--- Written request ---
Convert the data below into a JSON list of strings, with each line as its own string and blank lines left out.

[Entries from a dataset]
►

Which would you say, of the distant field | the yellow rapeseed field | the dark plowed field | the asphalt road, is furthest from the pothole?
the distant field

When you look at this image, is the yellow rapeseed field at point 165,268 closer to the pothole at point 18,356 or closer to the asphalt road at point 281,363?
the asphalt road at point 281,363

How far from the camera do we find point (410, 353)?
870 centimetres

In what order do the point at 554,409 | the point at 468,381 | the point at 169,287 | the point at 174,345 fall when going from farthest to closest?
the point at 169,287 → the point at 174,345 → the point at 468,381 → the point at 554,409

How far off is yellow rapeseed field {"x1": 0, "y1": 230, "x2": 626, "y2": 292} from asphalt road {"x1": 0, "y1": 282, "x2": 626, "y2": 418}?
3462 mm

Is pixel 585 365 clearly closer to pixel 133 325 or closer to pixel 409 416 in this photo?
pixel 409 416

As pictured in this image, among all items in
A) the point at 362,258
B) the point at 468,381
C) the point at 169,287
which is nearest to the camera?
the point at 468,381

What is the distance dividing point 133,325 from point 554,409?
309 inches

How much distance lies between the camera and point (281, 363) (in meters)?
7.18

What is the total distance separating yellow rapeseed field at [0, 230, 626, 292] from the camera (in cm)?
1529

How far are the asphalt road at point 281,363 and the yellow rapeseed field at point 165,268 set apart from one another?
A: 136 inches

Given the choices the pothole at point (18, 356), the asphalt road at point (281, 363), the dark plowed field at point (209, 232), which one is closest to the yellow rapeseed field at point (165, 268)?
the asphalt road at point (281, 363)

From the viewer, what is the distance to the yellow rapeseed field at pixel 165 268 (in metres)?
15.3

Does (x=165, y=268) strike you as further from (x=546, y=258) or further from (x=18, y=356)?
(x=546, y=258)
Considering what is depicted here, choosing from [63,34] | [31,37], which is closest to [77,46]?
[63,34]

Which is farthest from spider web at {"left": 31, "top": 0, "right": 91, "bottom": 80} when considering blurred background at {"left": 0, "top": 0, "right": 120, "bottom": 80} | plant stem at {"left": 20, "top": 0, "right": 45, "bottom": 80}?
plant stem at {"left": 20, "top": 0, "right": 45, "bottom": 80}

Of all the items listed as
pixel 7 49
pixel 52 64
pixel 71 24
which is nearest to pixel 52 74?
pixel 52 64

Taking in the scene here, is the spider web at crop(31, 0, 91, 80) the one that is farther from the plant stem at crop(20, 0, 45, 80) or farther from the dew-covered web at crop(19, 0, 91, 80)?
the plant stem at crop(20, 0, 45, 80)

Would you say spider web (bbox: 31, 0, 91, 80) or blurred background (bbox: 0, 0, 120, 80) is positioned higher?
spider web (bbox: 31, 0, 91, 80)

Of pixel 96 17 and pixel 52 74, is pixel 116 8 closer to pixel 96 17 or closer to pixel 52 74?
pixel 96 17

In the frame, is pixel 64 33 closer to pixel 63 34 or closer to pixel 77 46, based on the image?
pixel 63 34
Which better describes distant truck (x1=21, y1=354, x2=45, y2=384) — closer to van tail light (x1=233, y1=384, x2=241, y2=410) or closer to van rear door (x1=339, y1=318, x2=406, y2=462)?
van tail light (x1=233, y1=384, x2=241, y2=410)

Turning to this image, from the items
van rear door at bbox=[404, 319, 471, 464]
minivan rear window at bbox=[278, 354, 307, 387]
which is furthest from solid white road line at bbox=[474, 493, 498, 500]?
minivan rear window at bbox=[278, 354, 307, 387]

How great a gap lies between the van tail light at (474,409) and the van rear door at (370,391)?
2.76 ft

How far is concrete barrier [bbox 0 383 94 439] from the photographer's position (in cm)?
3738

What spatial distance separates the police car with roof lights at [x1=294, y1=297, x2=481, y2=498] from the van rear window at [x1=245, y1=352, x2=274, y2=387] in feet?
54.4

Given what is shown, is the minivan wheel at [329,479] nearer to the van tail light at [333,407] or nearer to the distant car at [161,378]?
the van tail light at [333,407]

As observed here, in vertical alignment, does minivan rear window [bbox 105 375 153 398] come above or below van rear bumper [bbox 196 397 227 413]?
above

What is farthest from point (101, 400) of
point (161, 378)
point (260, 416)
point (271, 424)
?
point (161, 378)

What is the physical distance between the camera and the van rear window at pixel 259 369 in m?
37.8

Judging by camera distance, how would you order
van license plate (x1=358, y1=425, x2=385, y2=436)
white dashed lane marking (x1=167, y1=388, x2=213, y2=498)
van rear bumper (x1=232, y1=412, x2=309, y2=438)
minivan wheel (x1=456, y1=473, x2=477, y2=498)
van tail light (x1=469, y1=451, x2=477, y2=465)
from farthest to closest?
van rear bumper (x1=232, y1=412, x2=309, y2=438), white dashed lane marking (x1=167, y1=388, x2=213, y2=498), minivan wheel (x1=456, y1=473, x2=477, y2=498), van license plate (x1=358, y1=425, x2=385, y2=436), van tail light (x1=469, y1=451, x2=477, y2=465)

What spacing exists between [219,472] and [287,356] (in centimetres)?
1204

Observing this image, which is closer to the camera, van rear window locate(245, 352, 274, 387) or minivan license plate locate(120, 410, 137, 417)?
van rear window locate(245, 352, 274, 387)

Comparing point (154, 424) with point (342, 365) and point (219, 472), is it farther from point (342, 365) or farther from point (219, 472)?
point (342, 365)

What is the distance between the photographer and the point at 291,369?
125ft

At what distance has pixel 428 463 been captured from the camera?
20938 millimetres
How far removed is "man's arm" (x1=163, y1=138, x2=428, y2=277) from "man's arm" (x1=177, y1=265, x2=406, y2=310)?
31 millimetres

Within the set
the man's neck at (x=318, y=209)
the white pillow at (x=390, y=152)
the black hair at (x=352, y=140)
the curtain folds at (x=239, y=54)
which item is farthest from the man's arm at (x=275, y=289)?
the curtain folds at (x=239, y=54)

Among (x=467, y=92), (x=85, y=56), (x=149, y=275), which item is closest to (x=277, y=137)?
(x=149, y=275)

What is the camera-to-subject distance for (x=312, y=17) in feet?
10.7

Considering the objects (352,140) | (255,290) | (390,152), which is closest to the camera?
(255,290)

◄

--- Response ---
[
  "Which would you say, of the distant field | the yellow rapeseed field | the dark plowed field | the asphalt road, is furthest from the pothole?",
  "the distant field",
  "When you look at this image, is the yellow rapeseed field at point 165,268 closer to the pothole at point 18,356 or closer to the asphalt road at point 281,363?",
  "the asphalt road at point 281,363",
  "How far from the camera do we find point (410, 353)?",
  "870 centimetres",
  "In what order do the point at 554,409 | the point at 468,381 | the point at 169,287 | the point at 174,345 fall when going from farthest to closest?",
  "the point at 169,287 → the point at 174,345 → the point at 468,381 → the point at 554,409",
  "How far off is yellow rapeseed field {\"x1\": 0, \"y1\": 230, \"x2\": 626, \"y2\": 292} from asphalt road {\"x1\": 0, \"y1\": 282, \"x2\": 626, \"y2\": 418}?",
  "3462 mm",
  "Is pixel 585 365 clearly closer to pixel 133 325 or closer to pixel 409 416 in this photo?",
  "pixel 409 416",
  "As pictured in this image, among all items in",
  "A) the point at 362,258",
  "B) the point at 468,381",
  "C) the point at 169,287",
  "which is nearest to the camera?",
  "the point at 468,381",
  "What is the distance dividing point 133,325 from point 554,409?",
  "309 inches",
  "How much distance lies between the camera and point (281, 363) (in meters)?",
  "7.18",
  "What is the total distance separating yellow rapeseed field at [0, 230, 626, 292] from the camera (in cm)?",
  "1529",
  "How far are the asphalt road at point 281,363 and the yellow rapeseed field at point 165,268 set apart from one another?",
  "A: 136 inches",
  "Given the choices the pothole at point (18, 356), the asphalt road at point (281, 363), the dark plowed field at point (209, 232), which one is closest to the yellow rapeseed field at point (165, 268)?",
  "the asphalt road at point (281, 363)",
  "From the viewer, what is the distance to the yellow rapeseed field at pixel 165 268 (in metres)?",
  "15.3",
  "Does (x=165, y=268) strike you as further from (x=546, y=258) or further from (x=18, y=356)?",
  "(x=546, y=258)",
  "Considering what is depicted here, choosing from [63,34] | [31,37], which is closest to [77,46]?",
  "[63,34]",
  "Which is farthest from spider web at {\"left\": 31, \"top\": 0, \"right\": 91, \"bottom\": 80} when considering blurred background at {\"left\": 0, \"top\": 0, \"right\": 120, \"bottom\": 80} | plant stem at {\"left\": 20, \"top\": 0, \"right\": 45, \"bottom\": 80}?",
  "plant stem at {\"left\": 20, \"top\": 0, \"right\": 45, \"bottom\": 80}",
  "Of all the items listed as",
  "pixel 7 49",
  "pixel 52 64",
  "pixel 71 24",
  "which is nearest to pixel 52 74?",
  "pixel 52 64",
  "Taking in the scene here, is the spider web at crop(31, 0, 91, 80) the one that is farther from the plant stem at crop(20, 0, 45, 80) or farther from the dew-covered web at crop(19, 0, 91, 80)?",
  "the plant stem at crop(20, 0, 45, 80)",
  "Would you say spider web (bbox: 31, 0, 91, 80) or blurred background (bbox: 0, 0, 120, 80) is positioned higher?",
  "spider web (bbox: 31, 0, 91, 80)",
  "Of pixel 96 17 and pixel 52 74, is pixel 116 8 closer to pixel 96 17 or closer to pixel 52 74?",
  "pixel 96 17",
  "In the frame, is pixel 64 33 closer to pixel 63 34 or closer to pixel 77 46, based on the image?",
  "pixel 63 34",
  "Which better describes distant truck (x1=21, y1=354, x2=45, y2=384) — closer to van tail light (x1=233, y1=384, x2=241, y2=410) or closer to van rear door (x1=339, y1=318, x2=406, y2=462)?",
  "van tail light (x1=233, y1=384, x2=241, y2=410)",
  "Turning to this image, from the items",
  "van rear door at bbox=[404, 319, 471, 464]",
  "minivan rear window at bbox=[278, 354, 307, 387]",
  "which is furthest from solid white road line at bbox=[474, 493, 498, 500]?",
  "minivan rear window at bbox=[278, 354, 307, 387]",
  "How great a gap lies between the van tail light at (474,409) and the van rear door at (370,391)?",
  "2.76 ft",
  "How far is concrete barrier [bbox 0 383 94 439] from the photographer's position (in cm)?",
  "3738",
  "What spatial distance separates the police car with roof lights at [x1=294, y1=297, x2=481, y2=498] from the van rear window at [x1=245, y1=352, x2=274, y2=387] in feet?",
  "54.4",
  "Given what is shown, is the minivan wheel at [329,479] nearer to the van tail light at [333,407] or nearer to the distant car at [161,378]?",
  "the van tail light at [333,407]",
  "As observed here, in vertical alignment, does minivan rear window [bbox 105 375 153 398] come above or below van rear bumper [bbox 196 397 227 413]?",
  "above",
  "What is farthest from point (101, 400) of",
  "point (161, 378)",
  "point (260, 416)",
  "point (271, 424)",
  "?",
  "point (161, 378)",
  "What is the physical distance between the camera and the van rear window at pixel 259 369 in m?",
  "37.8",
  "Judging by camera distance, how would you order",
  "van license plate (x1=358, y1=425, x2=385, y2=436)",
  "white dashed lane marking (x1=167, y1=388, x2=213, y2=498)",
  "van rear bumper (x1=232, y1=412, x2=309, y2=438)",
  "minivan wheel (x1=456, y1=473, x2=477, y2=498)",
  "van tail light (x1=469, y1=451, x2=477, y2=465)",
  "from farthest to closest?",
  "van rear bumper (x1=232, y1=412, x2=309, y2=438), white dashed lane marking (x1=167, y1=388, x2=213, y2=498), minivan wheel (x1=456, y1=473, x2=477, y2=498), van license plate (x1=358, y1=425, x2=385, y2=436), van tail light (x1=469, y1=451, x2=477, y2=465)",
  "What spacing exists between [219,472] and [287,356] (in centimetres)?",
  "1204",
  "Observing this image, which is closer to the camera, van rear window locate(245, 352, 274, 387) or minivan license plate locate(120, 410, 137, 417)?",
  "van rear window locate(245, 352, 274, 387)",
  "Comparing point (154, 424) with point (342, 365) and point (219, 472), is it farther from point (342, 365) or farther from point (219, 472)?",
  "point (342, 365)",
  "What is the distance between the photographer and the point at 291,369?",
  "125ft",
  "At what distance has pixel 428 463 been captured from the camera?",
  "20938 millimetres",
  "How far removed is \"man's arm\" (x1=163, y1=138, x2=428, y2=277) from \"man's arm\" (x1=177, y1=265, x2=406, y2=310)?",
  "31 millimetres",
  "Within the set",
  "the man's neck at (x=318, y=209)",
  "the white pillow at (x=390, y=152)",
  "the black hair at (x=352, y=140)",
  "the curtain folds at (x=239, y=54)",
  "which item is farthest from the man's arm at (x=275, y=289)?",
  "the curtain folds at (x=239, y=54)",
  "Among (x=467, y=92), (x=85, y=56), (x=149, y=275), which item is closest to (x=277, y=137)?",
  "(x=149, y=275)",
  "What is the camera-to-subject distance for (x=312, y=17) in feet?",
  "10.7",
  "Considering the objects (352,140) | (255,290) | (390,152), which is closest to the camera?",
  "(255,290)"
]